# [Extract]

*-*-*

This kind of glare would not have been acceptable to me. I am seriously considering buying that used set of Euro xenon adaptive headlights from Autowin. One thing that puzzles me is i am finding no Walze related settings in E-Sys for my F31, unlike Shadowyman. If i install the Euro xenon adaptive headlights and if they do come with rollers, what would control the rollers? Perhaps these?

C_HBA_ADAPT_SHUT_ENA
C_HBA_GRHB_ENA

But the default settings for the above two after US-VO and ECE-VO coding the FEM_BODY module is 0 (i assume inactive). Changing the werte to 01 do not appear to do anything right now.


----------



## dmnc02 (Mar 28, 2003)

ktula said:


> This kind of glare would not have been acceptable to me. I am seriously considering buying that used set of Euro xenon adaptive headlights from Autowin. One thing that puzzles me is i am finding no Walze related settings in E-Sys for my F31, unlike Shadowyman. If i install the Euro xenon adaptive headlights and if they do come with rollers, what would control the rollers? Perhaps these?
> 
> C_HBA_ADAPT_SHUT_ENA
> C_HBA_GRHB_ENA
> ...

*-*-*

# [Supplied material]
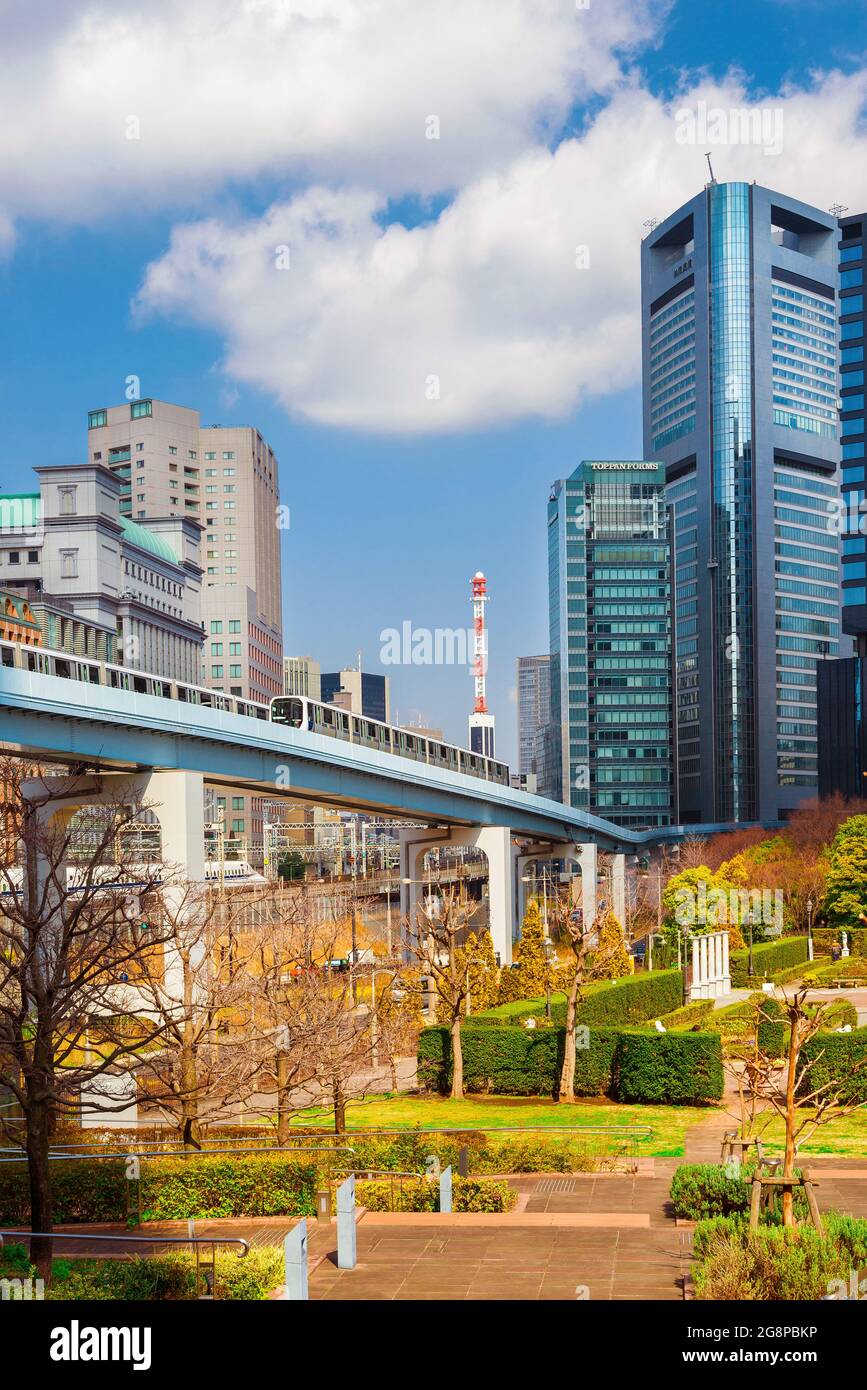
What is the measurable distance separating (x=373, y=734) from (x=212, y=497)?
4394 inches

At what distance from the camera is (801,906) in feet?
245

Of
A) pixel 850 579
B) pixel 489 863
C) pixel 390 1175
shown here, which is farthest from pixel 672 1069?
pixel 850 579

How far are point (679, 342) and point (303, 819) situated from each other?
8094cm

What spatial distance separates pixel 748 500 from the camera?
16188cm

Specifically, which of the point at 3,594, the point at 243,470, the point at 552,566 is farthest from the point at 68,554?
the point at 552,566

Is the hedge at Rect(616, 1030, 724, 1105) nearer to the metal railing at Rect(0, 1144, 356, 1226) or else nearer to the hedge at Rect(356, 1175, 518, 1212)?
the metal railing at Rect(0, 1144, 356, 1226)

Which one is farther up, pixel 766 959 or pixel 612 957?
pixel 612 957

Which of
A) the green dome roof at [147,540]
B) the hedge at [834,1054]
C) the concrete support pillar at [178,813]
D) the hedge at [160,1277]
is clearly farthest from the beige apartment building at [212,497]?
the hedge at [160,1277]

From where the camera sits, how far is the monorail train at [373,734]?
5241 centimetres

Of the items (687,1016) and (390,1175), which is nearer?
(390,1175)

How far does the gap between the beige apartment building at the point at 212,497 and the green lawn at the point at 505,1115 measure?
408 feet

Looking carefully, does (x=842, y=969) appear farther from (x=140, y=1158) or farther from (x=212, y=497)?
(x=212, y=497)

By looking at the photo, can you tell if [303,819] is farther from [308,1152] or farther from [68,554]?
[308,1152]

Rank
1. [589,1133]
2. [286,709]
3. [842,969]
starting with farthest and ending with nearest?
[842,969], [286,709], [589,1133]
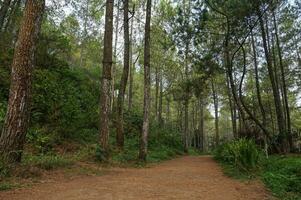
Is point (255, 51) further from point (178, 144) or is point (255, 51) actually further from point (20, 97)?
point (20, 97)


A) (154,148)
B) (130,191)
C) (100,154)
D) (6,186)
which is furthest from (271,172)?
(154,148)

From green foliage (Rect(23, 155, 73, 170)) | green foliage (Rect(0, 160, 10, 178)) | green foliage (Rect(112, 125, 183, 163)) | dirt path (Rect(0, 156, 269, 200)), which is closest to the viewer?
dirt path (Rect(0, 156, 269, 200))

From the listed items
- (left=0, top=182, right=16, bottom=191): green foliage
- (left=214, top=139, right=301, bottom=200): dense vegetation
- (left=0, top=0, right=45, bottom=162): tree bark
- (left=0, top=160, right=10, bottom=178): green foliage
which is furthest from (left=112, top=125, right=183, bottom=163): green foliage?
(left=0, top=182, right=16, bottom=191): green foliage

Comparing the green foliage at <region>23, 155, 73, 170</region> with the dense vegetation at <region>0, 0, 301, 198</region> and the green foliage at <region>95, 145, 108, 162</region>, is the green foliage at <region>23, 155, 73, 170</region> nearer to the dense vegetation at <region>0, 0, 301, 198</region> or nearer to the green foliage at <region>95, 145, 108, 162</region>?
the dense vegetation at <region>0, 0, 301, 198</region>

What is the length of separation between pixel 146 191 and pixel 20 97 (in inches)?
130

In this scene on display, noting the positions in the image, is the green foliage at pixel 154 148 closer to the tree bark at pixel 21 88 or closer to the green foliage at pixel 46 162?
the green foliage at pixel 46 162

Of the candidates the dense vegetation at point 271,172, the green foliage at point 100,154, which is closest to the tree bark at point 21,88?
the green foliage at point 100,154

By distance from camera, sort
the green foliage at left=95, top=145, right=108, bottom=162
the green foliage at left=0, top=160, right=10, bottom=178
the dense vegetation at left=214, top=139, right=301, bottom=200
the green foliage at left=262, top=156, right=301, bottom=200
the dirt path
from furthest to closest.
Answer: the green foliage at left=95, top=145, right=108, bottom=162 < the dense vegetation at left=214, top=139, right=301, bottom=200 < the green foliage at left=262, top=156, right=301, bottom=200 < the green foliage at left=0, top=160, right=10, bottom=178 < the dirt path

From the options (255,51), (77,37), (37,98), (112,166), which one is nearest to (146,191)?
(112,166)

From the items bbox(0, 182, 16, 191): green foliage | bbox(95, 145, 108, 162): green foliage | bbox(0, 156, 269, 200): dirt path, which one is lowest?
bbox(0, 156, 269, 200): dirt path

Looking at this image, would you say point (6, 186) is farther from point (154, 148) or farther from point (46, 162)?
point (154, 148)

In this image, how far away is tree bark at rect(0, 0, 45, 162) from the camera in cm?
603

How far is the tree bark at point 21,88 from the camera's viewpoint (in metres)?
6.03

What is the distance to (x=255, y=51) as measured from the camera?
2072 cm
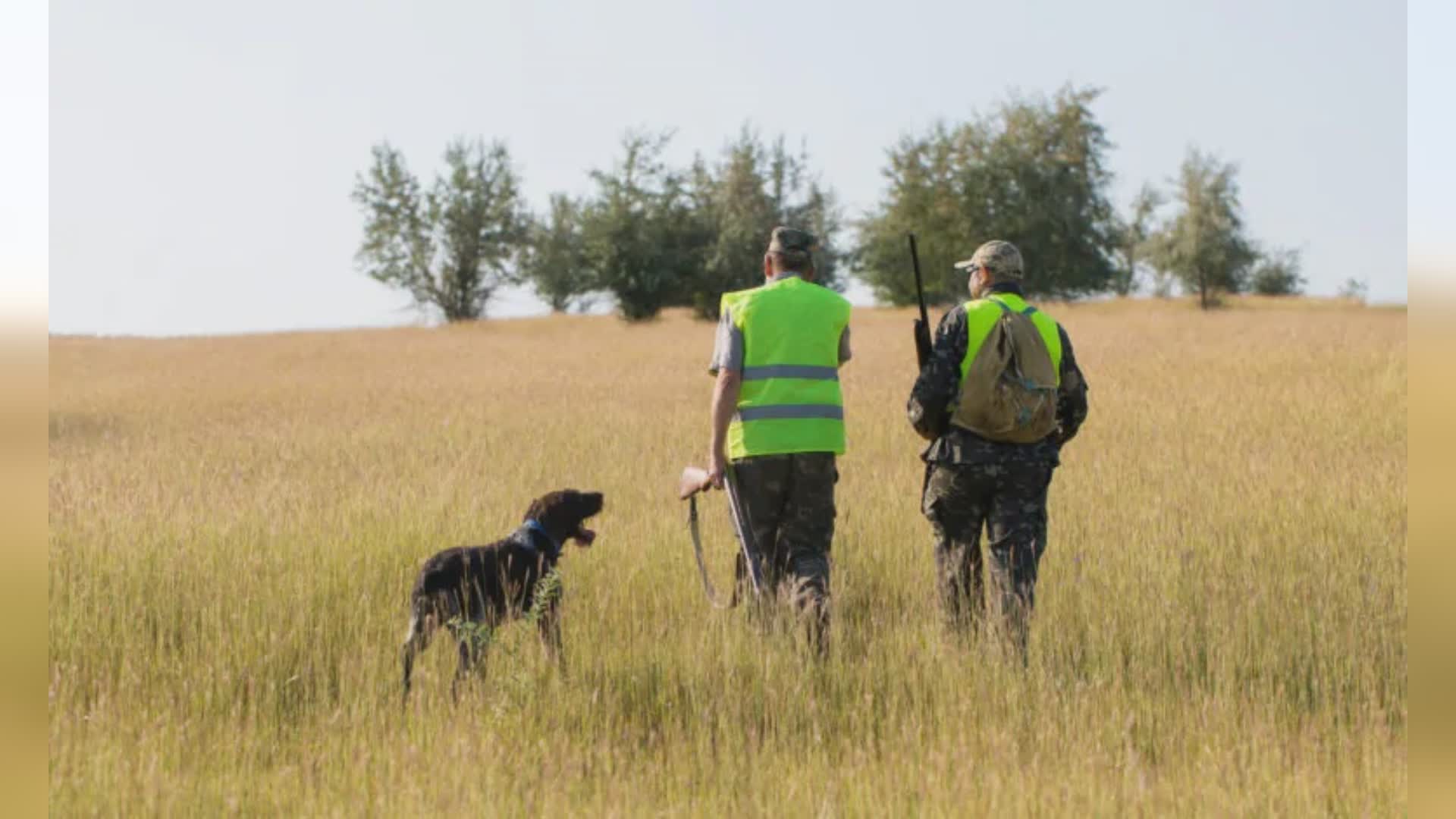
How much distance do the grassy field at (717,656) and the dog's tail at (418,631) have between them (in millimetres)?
79

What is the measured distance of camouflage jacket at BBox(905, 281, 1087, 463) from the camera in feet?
19.1

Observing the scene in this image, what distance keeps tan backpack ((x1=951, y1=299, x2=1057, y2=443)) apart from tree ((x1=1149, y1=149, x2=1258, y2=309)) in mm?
60600

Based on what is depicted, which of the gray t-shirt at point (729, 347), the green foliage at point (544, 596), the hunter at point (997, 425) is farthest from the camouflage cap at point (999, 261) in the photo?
the green foliage at point (544, 596)

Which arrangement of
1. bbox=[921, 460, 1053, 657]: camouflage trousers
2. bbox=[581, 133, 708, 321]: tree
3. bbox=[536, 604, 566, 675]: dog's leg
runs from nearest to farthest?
bbox=[536, 604, 566, 675]: dog's leg
bbox=[921, 460, 1053, 657]: camouflage trousers
bbox=[581, 133, 708, 321]: tree

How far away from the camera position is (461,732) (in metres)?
4.76

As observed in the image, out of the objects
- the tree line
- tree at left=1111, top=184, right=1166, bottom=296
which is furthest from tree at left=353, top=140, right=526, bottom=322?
tree at left=1111, top=184, right=1166, bottom=296

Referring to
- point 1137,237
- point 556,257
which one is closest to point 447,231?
point 556,257

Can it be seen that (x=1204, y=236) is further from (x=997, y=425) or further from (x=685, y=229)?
(x=997, y=425)

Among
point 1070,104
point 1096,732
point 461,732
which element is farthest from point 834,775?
point 1070,104

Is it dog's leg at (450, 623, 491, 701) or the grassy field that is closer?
the grassy field

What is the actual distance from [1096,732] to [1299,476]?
19.9 feet

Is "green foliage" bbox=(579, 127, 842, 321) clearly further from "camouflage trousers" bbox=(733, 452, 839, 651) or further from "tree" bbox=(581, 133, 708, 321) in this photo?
"camouflage trousers" bbox=(733, 452, 839, 651)

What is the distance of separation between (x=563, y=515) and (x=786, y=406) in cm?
117

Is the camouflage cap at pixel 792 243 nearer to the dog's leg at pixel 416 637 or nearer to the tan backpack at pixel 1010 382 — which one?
the tan backpack at pixel 1010 382
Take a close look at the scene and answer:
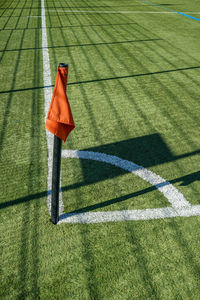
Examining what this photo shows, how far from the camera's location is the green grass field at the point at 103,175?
7.34 ft

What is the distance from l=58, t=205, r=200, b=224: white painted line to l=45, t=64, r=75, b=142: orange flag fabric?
103 centimetres

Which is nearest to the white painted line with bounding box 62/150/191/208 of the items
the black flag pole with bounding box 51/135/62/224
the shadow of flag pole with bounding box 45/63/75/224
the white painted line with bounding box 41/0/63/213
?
the white painted line with bounding box 41/0/63/213

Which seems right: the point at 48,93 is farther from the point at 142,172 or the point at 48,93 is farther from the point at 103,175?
the point at 142,172

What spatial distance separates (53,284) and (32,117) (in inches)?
118

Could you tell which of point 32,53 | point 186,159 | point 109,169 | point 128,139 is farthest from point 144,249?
point 32,53

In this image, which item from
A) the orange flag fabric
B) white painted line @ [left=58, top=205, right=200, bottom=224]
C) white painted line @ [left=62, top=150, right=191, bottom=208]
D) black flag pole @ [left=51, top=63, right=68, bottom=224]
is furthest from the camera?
white painted line @ [left=62, top=150, right=191, bottom=208]

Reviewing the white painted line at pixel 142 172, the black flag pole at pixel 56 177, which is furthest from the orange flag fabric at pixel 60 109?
the white painted line at pixel 142 172

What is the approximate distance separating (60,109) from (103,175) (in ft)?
5.02

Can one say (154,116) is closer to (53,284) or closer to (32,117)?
(32,117)

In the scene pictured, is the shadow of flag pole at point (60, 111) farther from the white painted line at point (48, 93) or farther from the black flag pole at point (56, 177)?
the white painted line at point (48, 93)

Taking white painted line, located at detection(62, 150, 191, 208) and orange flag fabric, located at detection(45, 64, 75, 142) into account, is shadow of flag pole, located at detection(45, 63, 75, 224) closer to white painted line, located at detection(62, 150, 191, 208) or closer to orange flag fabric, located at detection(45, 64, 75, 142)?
orange flag fabric, located at detection(45, 64, 75, 142)

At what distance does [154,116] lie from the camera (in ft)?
15.8

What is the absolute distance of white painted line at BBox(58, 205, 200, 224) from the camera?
8.96ft

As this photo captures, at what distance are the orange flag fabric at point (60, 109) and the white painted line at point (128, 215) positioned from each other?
1.03 metres
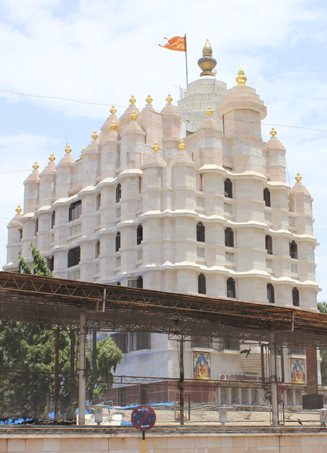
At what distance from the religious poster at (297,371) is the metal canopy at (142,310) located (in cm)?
2046

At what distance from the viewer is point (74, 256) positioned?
208 ft

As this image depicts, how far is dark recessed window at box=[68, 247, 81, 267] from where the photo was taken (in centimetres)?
6294

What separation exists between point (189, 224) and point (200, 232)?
6.03 ft

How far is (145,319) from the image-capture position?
33469 mm

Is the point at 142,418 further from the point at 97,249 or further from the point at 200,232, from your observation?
the point at 97,249

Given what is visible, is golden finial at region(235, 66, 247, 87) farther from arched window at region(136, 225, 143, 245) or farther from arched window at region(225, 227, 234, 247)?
arched window at region(136, 225, 143, 245)

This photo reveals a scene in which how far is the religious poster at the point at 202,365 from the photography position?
52.7 metres

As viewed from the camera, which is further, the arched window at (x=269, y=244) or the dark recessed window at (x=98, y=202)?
the dark recessed window at (x=98, y=202)

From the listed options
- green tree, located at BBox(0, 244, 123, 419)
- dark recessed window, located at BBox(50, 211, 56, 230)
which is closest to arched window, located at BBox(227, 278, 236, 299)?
green tree, located at BBox(0, 244, 123, 419)

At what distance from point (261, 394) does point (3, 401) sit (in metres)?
21.0

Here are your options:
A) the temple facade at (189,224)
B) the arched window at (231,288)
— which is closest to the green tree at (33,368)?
the temple facade at (189,224)

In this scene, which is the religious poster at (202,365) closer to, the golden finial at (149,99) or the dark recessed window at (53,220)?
the dark recessed window at (53,220)

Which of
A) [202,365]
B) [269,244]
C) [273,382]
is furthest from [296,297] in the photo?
[273,382]

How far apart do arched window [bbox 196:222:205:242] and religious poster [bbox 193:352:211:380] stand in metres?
9.18
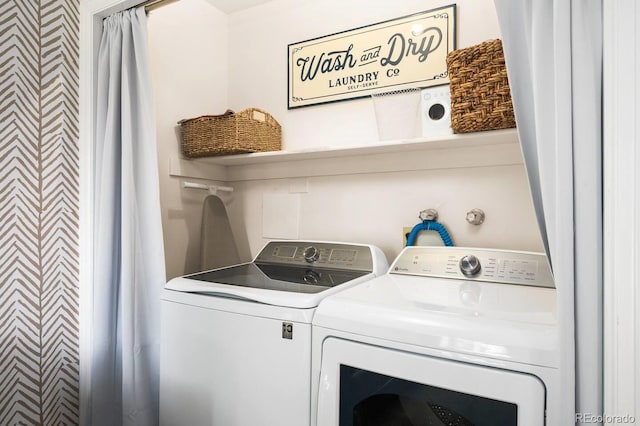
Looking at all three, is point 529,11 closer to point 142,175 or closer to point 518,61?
point 518,61

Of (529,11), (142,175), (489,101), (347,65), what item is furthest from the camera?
(347,65)

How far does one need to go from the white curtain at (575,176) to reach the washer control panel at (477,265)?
1.89 feet

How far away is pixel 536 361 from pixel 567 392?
0.27 ft

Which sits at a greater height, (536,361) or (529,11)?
(529,11)

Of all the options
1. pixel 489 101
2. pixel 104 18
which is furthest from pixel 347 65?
pixel 104 18

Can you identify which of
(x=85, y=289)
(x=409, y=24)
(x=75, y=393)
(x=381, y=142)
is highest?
(x=409, y=24)

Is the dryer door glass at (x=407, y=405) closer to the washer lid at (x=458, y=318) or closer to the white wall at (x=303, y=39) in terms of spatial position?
the washer lid at (x=458, y=318)

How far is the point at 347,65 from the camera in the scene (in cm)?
197

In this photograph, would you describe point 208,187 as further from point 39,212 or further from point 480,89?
point 480,89

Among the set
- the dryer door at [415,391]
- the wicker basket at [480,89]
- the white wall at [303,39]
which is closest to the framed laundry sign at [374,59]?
the white wall at [303,39]

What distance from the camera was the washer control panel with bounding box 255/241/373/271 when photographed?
1664 millimetres

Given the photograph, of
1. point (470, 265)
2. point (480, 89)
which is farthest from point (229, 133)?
point (470, 265)

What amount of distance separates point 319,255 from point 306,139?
2.36 ft

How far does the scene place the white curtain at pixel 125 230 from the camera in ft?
4.90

*-*-*

# [Set of tasks]
(A) In the headlight thread, what is the default value of C_HBA_ADAPT_SHUT_ENA and C_HBA_GRHB_ENA after US-VO and ECE-VO coding of the FEM_BODY module?
(B) Extract the passage of the headlight thread from "But the default" to "anything right now.".
The listing has no connection to the headlight thread.

# [Solution list]
(A) Both default to 0.

(B)
But the default settings for the above two after US-VO and ECE-VO coding the FEM_BODY module is 0 (i assume inactive). Changing the werte to 01 do not appear to do anything right now.